2011 Braselton 8K report and a story

Categories: Race Report   Running

On December 10th, I ran the Braselton 8K and 2K Run for Reading, put on by my friends over at Runners Fit, and I had a blast doing the 8K.

It was great to see everyone. Helen, Mark S, Mark B, Duane and Keith were all helping out. Just about the whole Kyranakis clan was out, and it’s always good to see them. Zack and his team were running around doing the timing. I gotta say, I love that there’s now chip timing for small racing…way to go.

The boring details that I’m the only one that cares about: It was around 40 degrees and sunny. My chip time was 44:34, an 8:58 average, which is about 5 minutes ahead of where I realistically thought I’d do. My heart rate was in the 160’s for just about the entire race, so a little higher than I’d like.

The race itself was good. Even though the hills on this one suck the wind out of you, I like the course. For the most part, I felt pretty good during the whole race, even though I was pushing hard.

My plan was to do 8 minute run, 2 minute walk, to see how it worked out for me. I figured this would be a good strategy going forward if I can start pushing 8 minute miles. It will give me a good base for the Publix Marathon in March. However, I failed miserably to stick to it. Each time I finished a mile, and was ready to walk, there was a perfect gentle downhill just calling out to me to keep running, so I did.

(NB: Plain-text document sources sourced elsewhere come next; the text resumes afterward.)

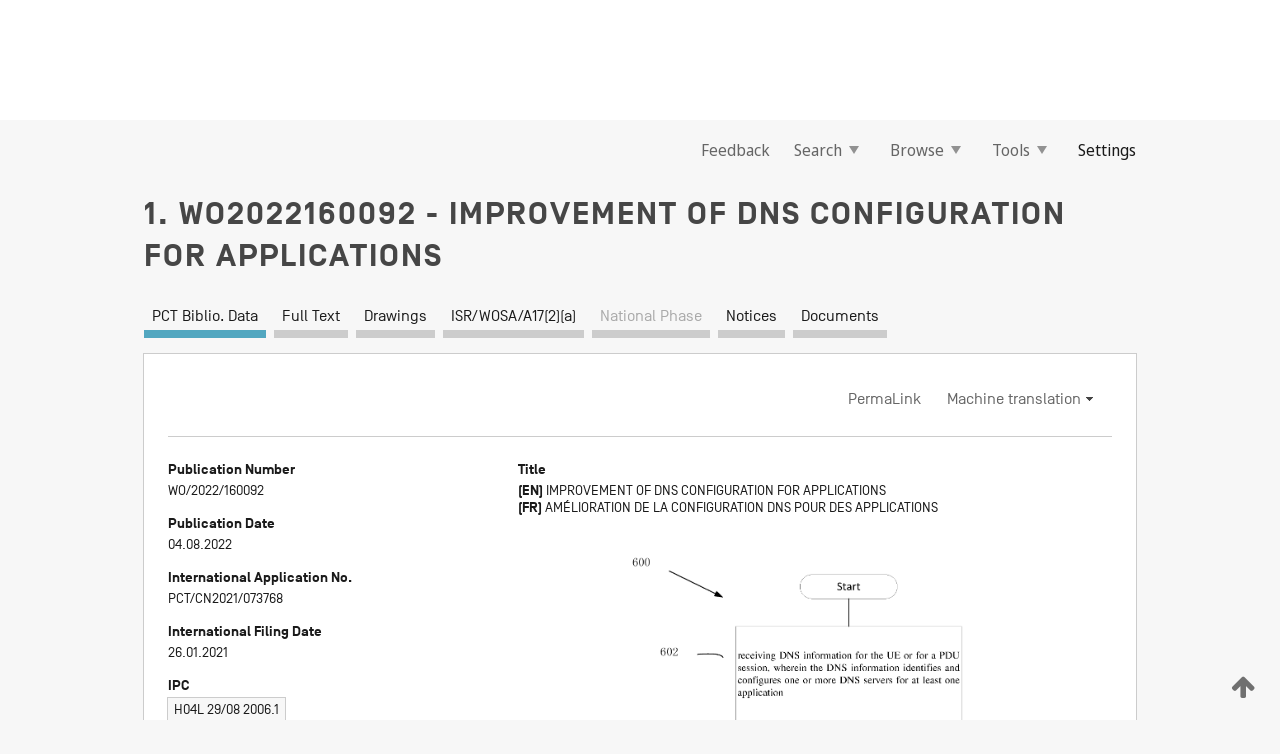

--- FILE ---
content_type: text/css
request_url: https://patentscope.wipo.int/search/javax.faces.resource/css/detail/WO2022160092.css?docId=WO2022160092
body_size: 53
content:
.detail-WO2022160092 {}

--- FILE ---
content_type: text/css
request_url: https://patentscope.wipo.int/search/javax.faces.resource/css/detail/WO2022160092.css?P11-ML1CFG-92782
body_size: 53
content:
.detail-WO2022160092 {}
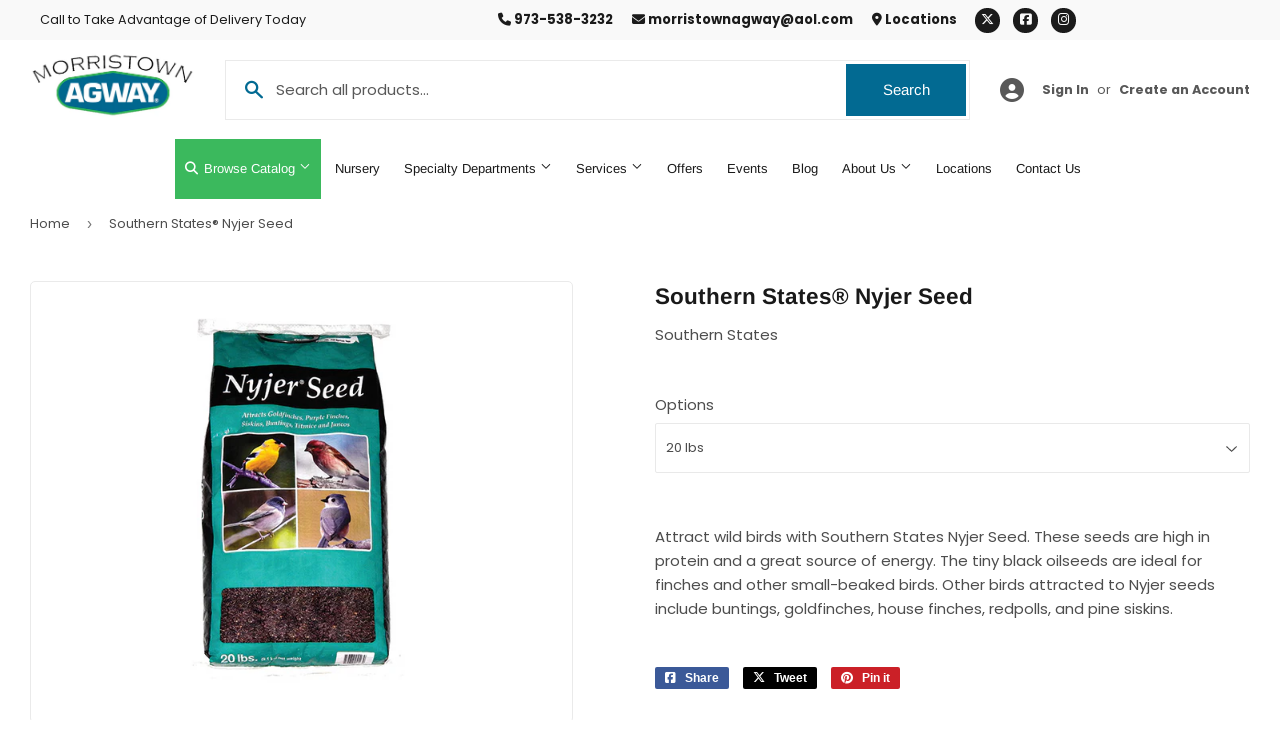

--- FILE ---
content_type: text/css
request_url: https://morristownagway.com/cdn/shop/t/2/assets/nucleus-filters.css?v=18741491638300058381755261895
body_size: -178
content:
summary.filter-group-summary span{font-weight:700}.filter-group-summary .icon-caret{right:0;margin-left:auto;width:13px!important;height:13px!important}.filter-group-summary{display:flex!important;margin-bottom:10px}.filter-group-summary .filter-dropdown-icon{margin-left:auto}form.filter-form{margin-right:20px}.active-filter-pill{padding:5px 20px;border-radius:9999px;margin-right:10px}.active-clear-all{background:#656565;color:#fff}.active-filter-color{background:#eaeaea;color:#656565}details.filter-group{width:100%;padding:15px 10px;margin-bottom:20px;border:1px solid #eaeaea;background-color:#fff}details.filter-group:last-child{border-bottom:1px solid #eaeaea}.filter-close-icon svg{width:10px;height:10px}.filter-group-display__list-item input[type=checkbox]{margin-right:5px}li.filter-group-display__list-item label{display:flex;align-items:center}.filter-group-display__price-range input{width:100%!important;padding:10px 13px!important;border-radius:4px;margin-bottom:0}.filter-group-display__price-range-from,.filter-group-display__price-range-to{display:flex;align-items:center}.filter-group-display__price-range{margin-bottom:20px}ul.filter-group-display__list{max-height:300px;overflow-y:scroll}.active-filters{display:flex;flex-wrap:wrap;gap:10px;justify-content:left;margin-top:30px;margin-bottom:30px;padding-left:30px}@media screen and (max-width: 768px){.active-filters{margin-bottom:15px;padding-left:0;justify-content:center}}.filters-spaceholder{margin-top:20px;margin-bottom:20px;height:1px;background:transparent}
/*# sourceMappingURL=/s/files/1/0509/2766/5342/t/2/assets/nucleus-filters.css.map?v=1755195212 */
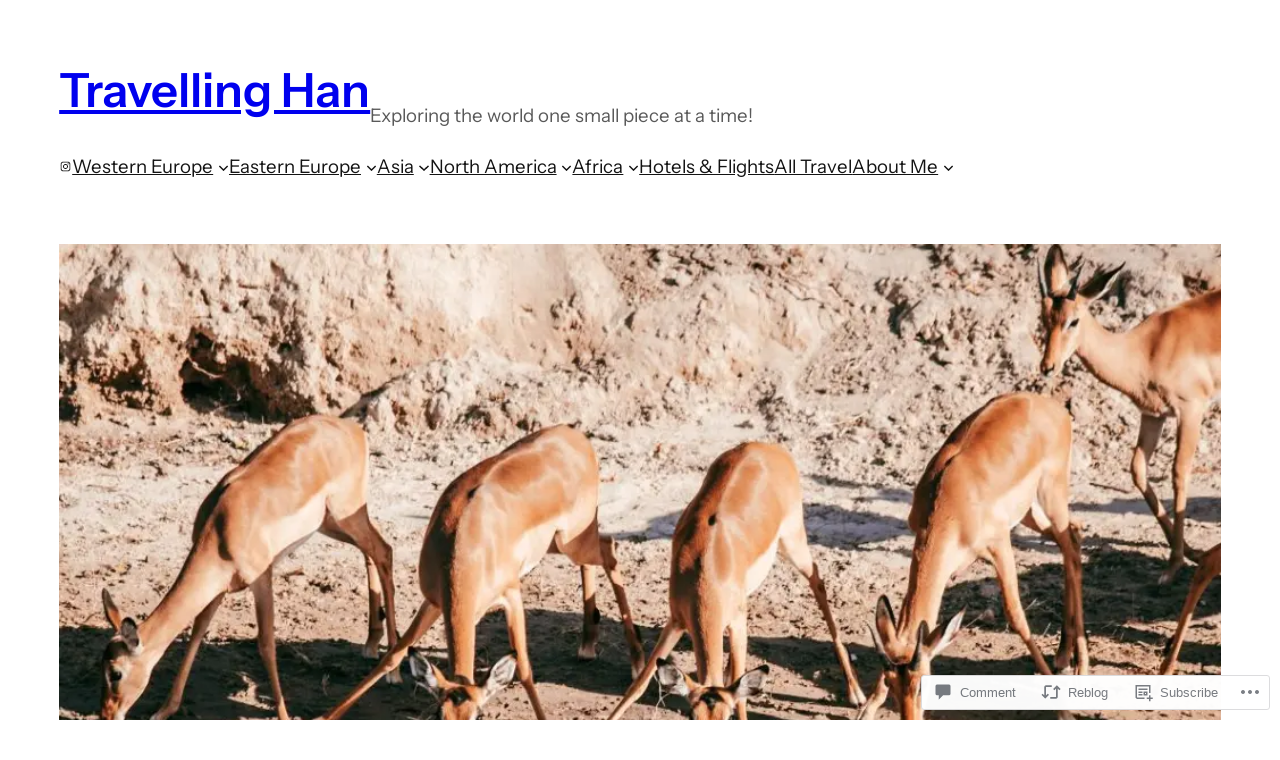

--- FILE ---
content_type: text/css;charset=utf-8
request_url: https://s0.wp.com/?custom-css=1&csblog=beQfa&cscache=6&csrev=16
body_size: -112
content:
.entry-footer .byline{display:none}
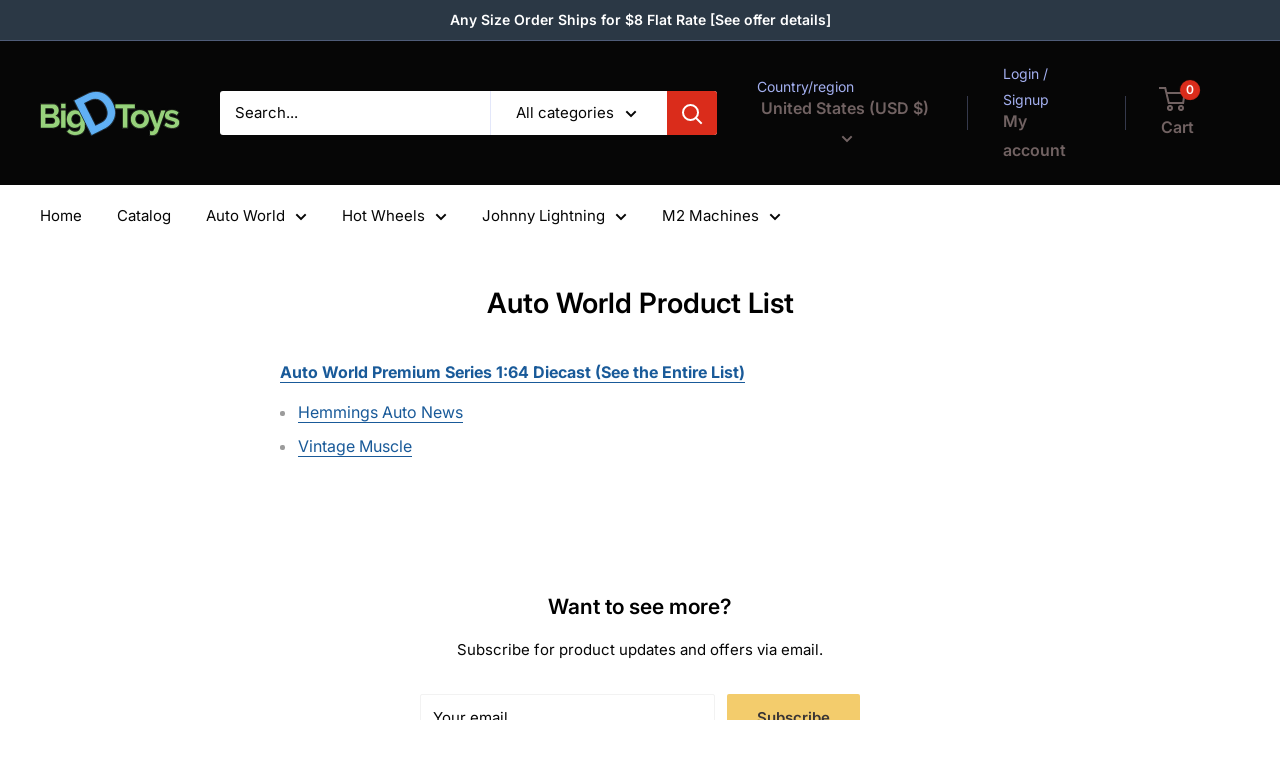

--- FILE ---
content_type: text/javascript
request_url: https://www.bigdtoys.com/cdn/shop/t/57/assets/custom.js?v=102476495355921946141760151804
body_size: -576
content:
//# sourceMappingURL=/cdn/shop/t/57/assets/custom.js.map?v=102476495355921946141760151804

That’s probably why I finished faster than planned.

The second part of my run was supposed to be another loop around the course. The thing I hate about long distance training is this constant need to run. I can’t just run a race and be happy, I’m always thinking “well, I gotta get in X miles this weekend, so I better go run some more.” After cooling down and hanging out for a few minutes, instead I decided I’d head back out in the opposite direction, run to the last person and turn around behind them then finish with them.

Off I went…unfortunately, the last people were half way down the last big hill, so down I went. I passed them going down, went a little further and turned around. Coming back up, I caught up to them at the top of the hill. It was a father and son, trying to beat last year’s time. The boy was 9 years old, and the three of us started chatting a bit. He (the son) did his first triathlon this year and the father was very proud of him.

As we rounded a corner, I paused for a moment to say a few words to a friend, then caught back up with the pair. As I caught up, he (the father) and I look at each other, and he says “I’ve met you before.” Yes, I concur, we have met. I can’t quite place it, but I know we have.

Then he says it was on the train to the Georgia marathon a couple years ago, and at that instant I remember that’s where it was. We talked on the train a little bit, than we had a conversation getting off the train and going up the stairs and escalators. He was doing the ½ marathon, and it was going to be a challenge since he had never done it before. But he figured he had 7 hours to walk it, so there he was.

And the next thing he says caught me off guard. “Man, you changed my life.” (Huh? I’m sure I had a good deer in the headlights look.) He continued “seriously. Our conversation on the train, I asked how someone our size could ever run a full marathon, and you told me how you do it. Before that, I never would have thought it was possible, but you made me re-think it.” Since then, he’s done a number of full marathons (3 this year), the Goofy Challenge down at Disney (“worth every penny”, he says), and is currently training for a half-ironman.

I spent the rest of the morning pointing Jason out to everyone I knew. (We were hanging out at the park after the race.) I’d gesture his way and say something like “see that guy over there in the red hat? He’s done the Goofy Challenge.” Or “he’s in training for an ironman”. It was exciting. I was thrilled for him. I was thrilled for myself. I was thrilled for his son.

Best of luck Jason! Hope I see you around, I can’t wait to hear how the story continues.